WHAT YOU ARE ASKED TO DO: Pull out the entries word for word, from the line with "In the pie chart, what is the value for Corresponding" up to and including the line with "What is the largest", and omit the pictures.
[[ MATERIAL FOR THE TASK, beginning ]]
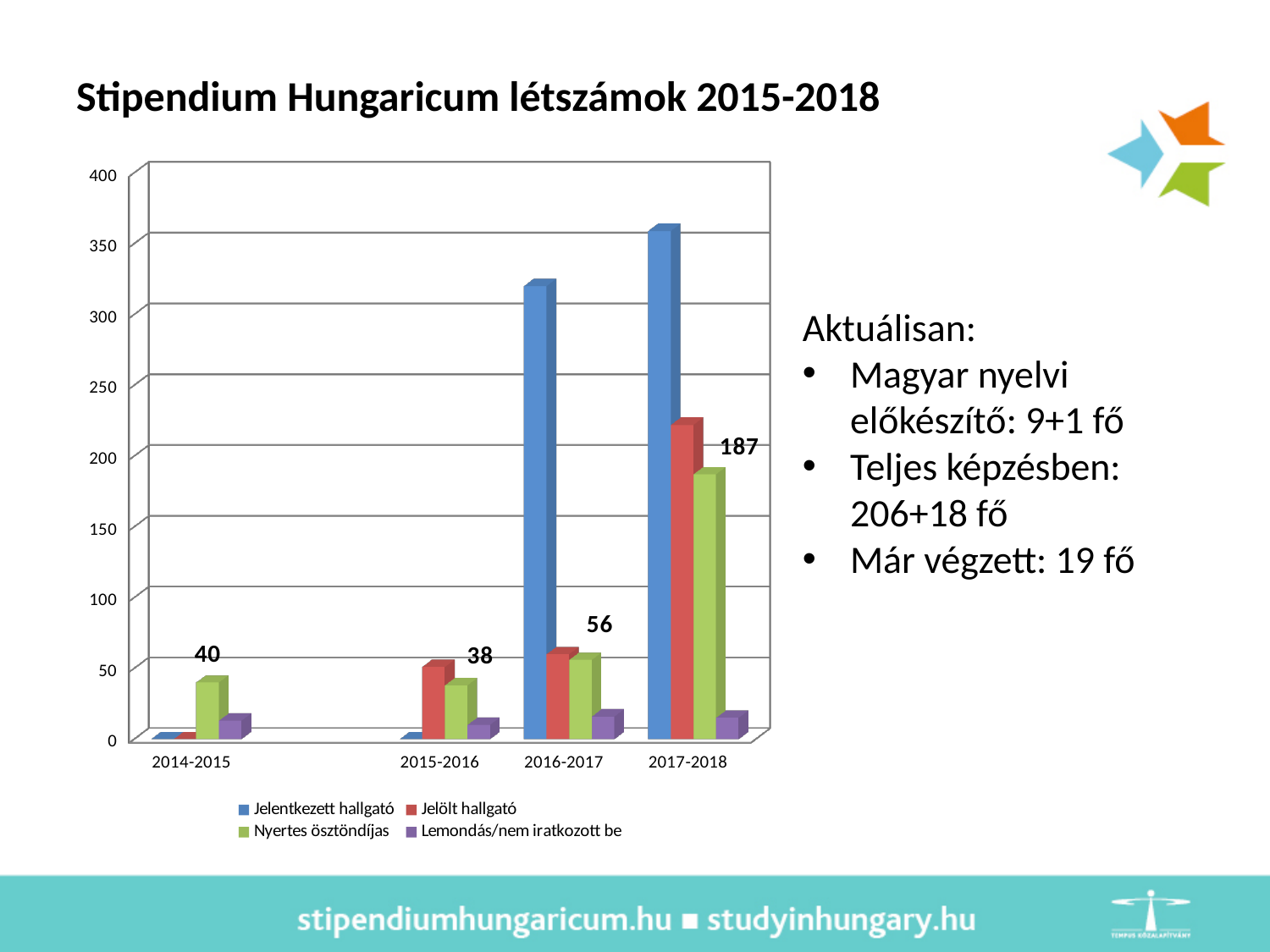
In which academic year is the Nyertes ösztöndíjas value highest? 2017-2018 Is the value for Jelölt hallgató in 2017-2018 greater or less than 150? greater How many series does the legend list? 4 In which academic year is the Nyertes ösztöndíjas value lowest? 2015-2016 What kind of chart is shown on the slide? bar chart Which year has the larger Nyertes ösztöndíjas value, 2014-2015 or 2015-2016? 2014-2015 What is the value for Nyertes ösztöndíjas in 2014-2015? 40 What is the difference between the Nyertes ösztöndíjas values for 2017-2018 and 2016-2017? 131 Is the value for Jelentkezett hallgató in 2017-2018 greater or less than 300? greater What is the value for Nyertes ösztöndíjas in 2016-2017? 56 What is the value for Nyertes ösztöndíjas in 2017-2018? 187 How many academic years are shown on the x axis? 4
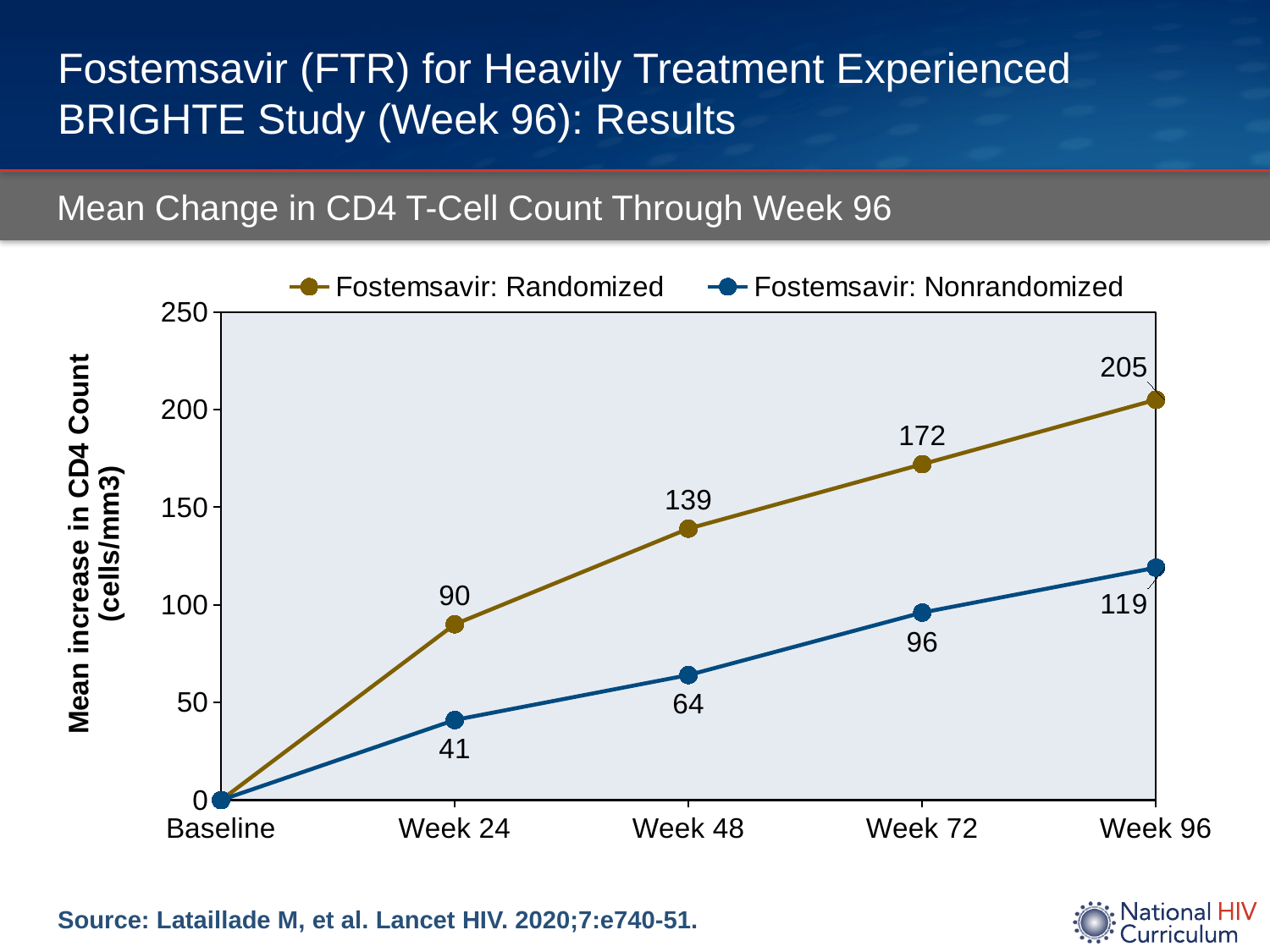
What is the mean increase in CD4 count for Fostemsavir: Randomized at Week 96? 205 What kind of chart is shown on the slide? Line chart What is the value for Fostemsavir: Randomized at Week 24? 90 At which time point does the Fostemsavir: Randomized series reach its highest value? Week 96 What is the mean increase in CD4 count for Fostemsavir: Nonrandomized at Week 48? 64 How many time points are shown on the x axis? 5 Do the values for Fostemsavir: Nonrandomized rise or fall from Baseline to Week 96? Rise What is the difference between the Randomized and Nonrandomized values at Week 96? 86 What is the value for Fostemsavir: Nonrandomized at Week 72? 96 How many series does the legend list? 2 What is the difference between the Randomized values at Week 72 and Week 48? 33 Which series has the larger value at Week 24, Randomized or Nonrandomized? Fostemsavir: Randomized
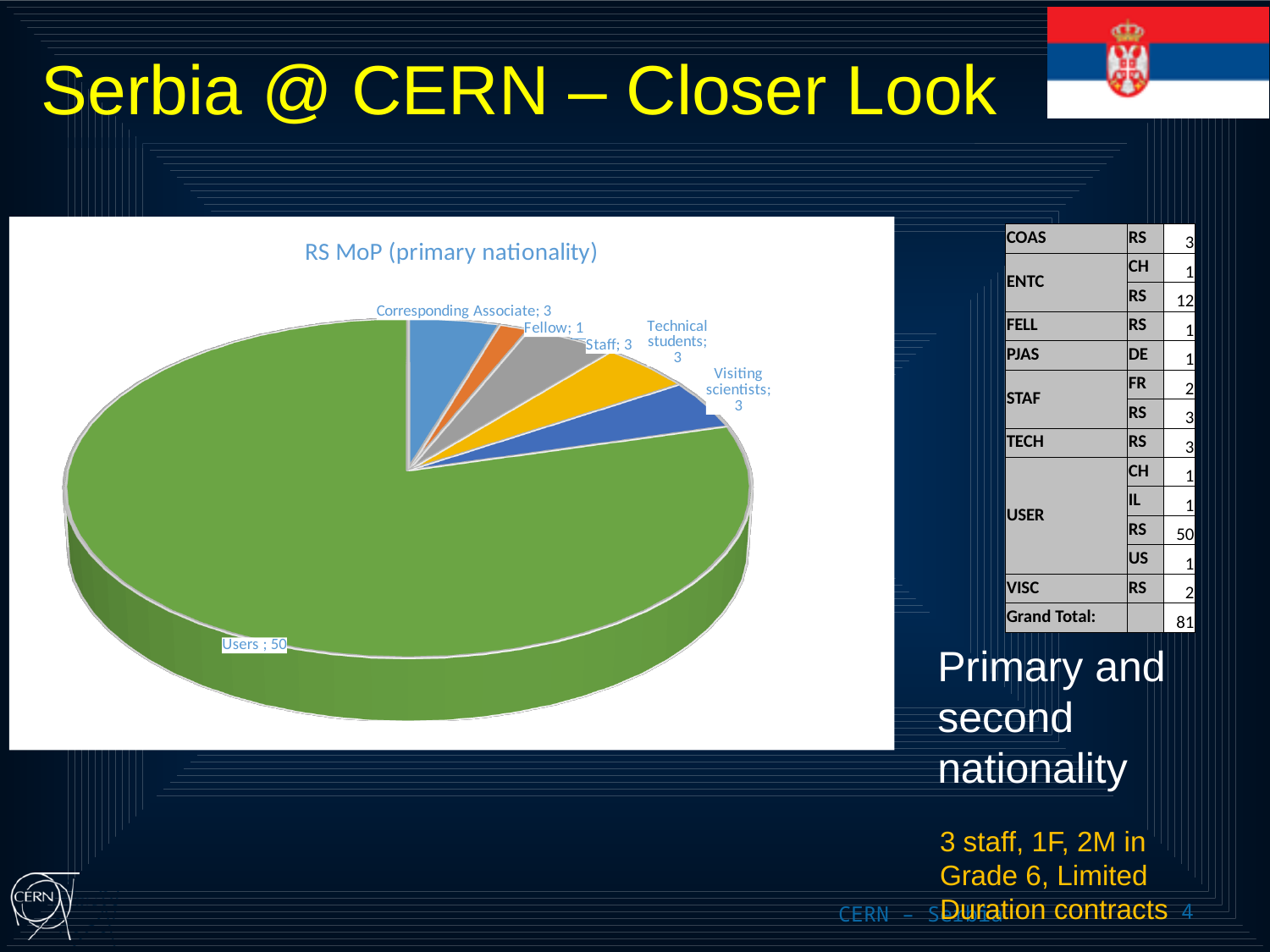
In the pie chart, what is the value for Corresponding Associate? 3 In the pie chart, which is larger: the value for Users or the value for Technical students? Users What is the sum of all the slice values in the pie chart? 63 In the pie chart, what is the value for Visiting scientists? 3 What is the title of the chart on the slide? RS MoP (primary nationality) How many categories (slices) does the pie chart show? 6 In the pie chart, what is the difference between the value for Users and the value for Staff? 47 What kind of chart is shown on the slide? Pie chart Which category has the smallest slice in the pie chart? Fellow In the pie chart, what is the value for Users? 50 In the pie chart, what is the value for Fellow? 1 Which category has the largest slice in the pie chart? Users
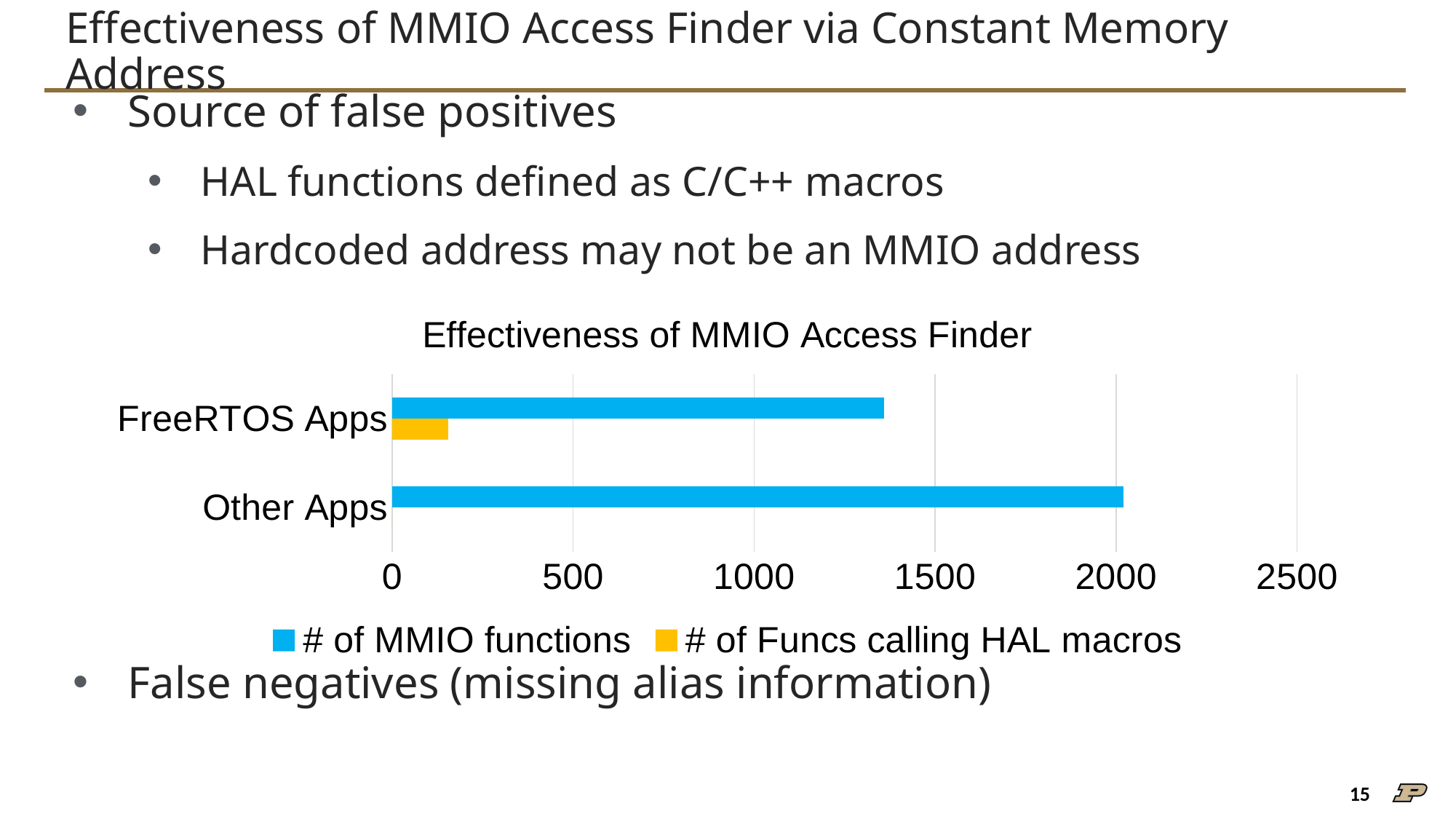
What is the largest value shown on the chart's horizontal axis? 2500 What is the title of the chart? Effectiveness of MMIO Access Finder Which series is drawn in yellow in the chart? # of Funcs calling HAL macros Is the value for # of MMIO functions for Other Apps greater or less than 1500? greater How many categories are shown on the chart's vertical axis? 2 Which category has the higher value for # of MMIO functions? Other Apps For FreeRTOS Apps, which is larger: # of MMIO functions or # of Funcs calling HAL macros? # of MMIO functions Is the value for # of MMIO functions for FreeRTOS Apps greater or less than 1500? less How many series does the chart legend list? 2 Is the value for # of MMIO functions for FreeRTOS Apps greater or less than 1000? greater What kind of chart is shown on the slide? bar chart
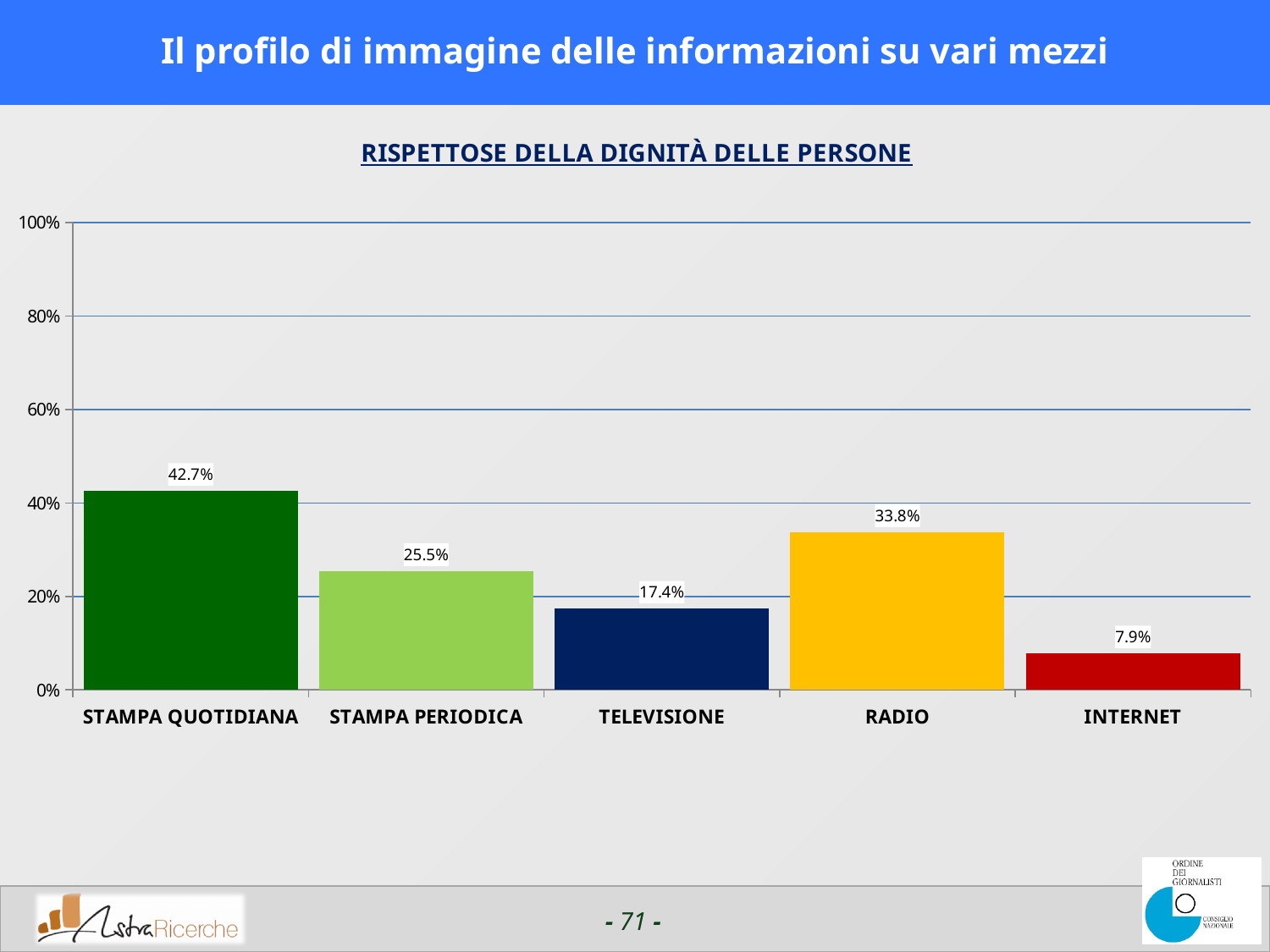
What is the difference between the values for STAMPA QUOTIDIANA and STAMPA PERIODICA? 17.2% Which is larger, the value for RADIO or the value for STAMPA PERIODICA? RADIO What kind of chart is shown on the slide? bar chart Is the value for TELEVISIONE greater or less than 20%? less Which category has the highest value? STAMPA QUOTIDIANA What is the title shown above the chart? RISPETTOSE DELLA DIGNITÀ DELLE PERSONE What is the value for INTERNET? 7.9% Which category has the lowest value? INTERNET What is the value for RADIO? 33.8% How many categories are shown on the x axis? 5 What is the value for TELEVISIONE? 17.4% What is the value for STAMPA QUOTIDIANA? 42.7%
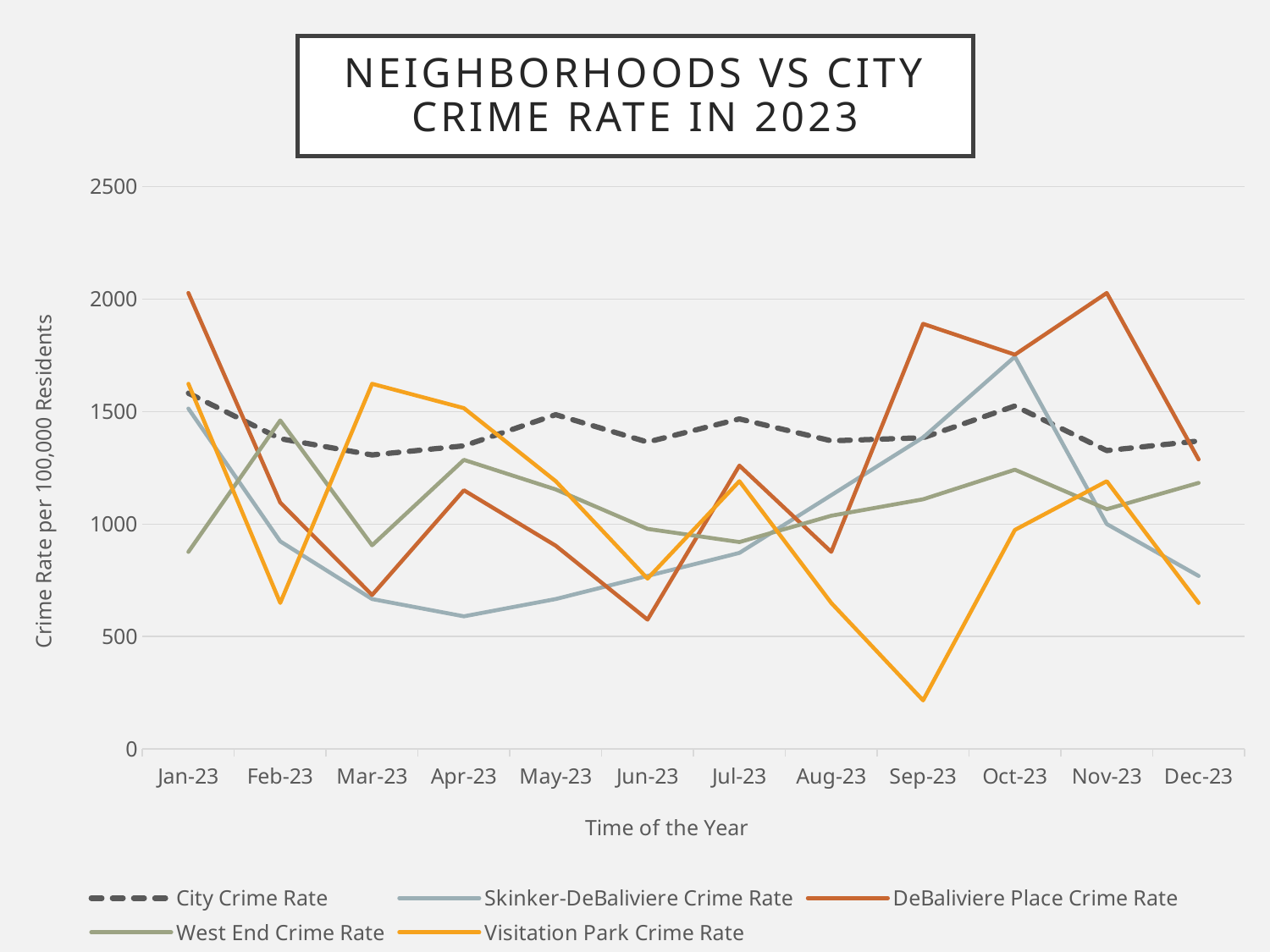
What kind of chart is shown on the slide? line chart Is the DeBaliviere Place Crime Rate in Jan-23 greater or less than 1500? greater Does the Skinker-DeBaliviere Crime Rate rise or fall from Jan-23 to Apr-23? fall Is the City Crime Rate in Mar-23 greater or less than 1500? less How many months are plotted along the x axis? 12 In Oct-23, which is higher: the Skinker-DeBaliviere Crime Rate or the City Crime Rate? Skinker-DeBaliviere Crime Rate How many series does the legend list? 5 Is the Skinker-DeBaliviere Crime Rate in Apr-23 greater or less than 1000? less In which month is the Skinker-DeBaliviere Crime Rate highest? Oct-23 In which month is the Visitation Park Crime Rate lowest? Sep-23 In Jun-23, which is higher: the DeBaliviere Place Crime Rate or the West End Crime Rate? West End Crime Rate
[[ MATERIAL FOR THE TASK, end ]]
RESPONSE BELOW:
In the pie chart, what is the value for Corresponding Associate? 3 In the pie chart, which is larger: the value for Users or the value for Technical students? Users What is the sum of all the slice values in the pie chart? 63 In the pie chart, what is the value for Visiting scientists? 3 What is the title of the chart on the slide? RS MoP (primary nationality) How many categories (slices) does the pie chart show? 6 In the pie chart, what is the difference between the value for Users and the value for Staff? 47 What kind of chart is shown on the slide? Pie chart Which category has the smallest slice in the pie chart? Fellow In the pie chart, what is the value for Users? 50 In the pie chart, what is the value for Fellow? 1 Which category has the largest slice in the pie chart? Users
What is the largest value shown on the chart's horizontal axis? 2500 What is the title of the chart? Effectiveness of MMIO Access Finder Which series is drawn in yellow in the chart? # of Funcs calling HAL macros Is the value for # of MMIO functions for Other Apps greater or less than 1500? greater How many categories are shown on the chart's vertical axis? 2 Which category has the higher value for # of MMIO functions? Other Apps For FreeRTOS Apps, which is larger: # of MMIO functions or # of Funcs calling HAL macros? # of MMIO functions Is the value for # of MMIO functions for FreeRTOS Apps greater or less than 1500? less How many series does the chart legend list? 2 Is the value for # of MMIO functions for FreeRTOS Apps greater or less than 1000? greater What kind of chart is shown on the slide? bar chart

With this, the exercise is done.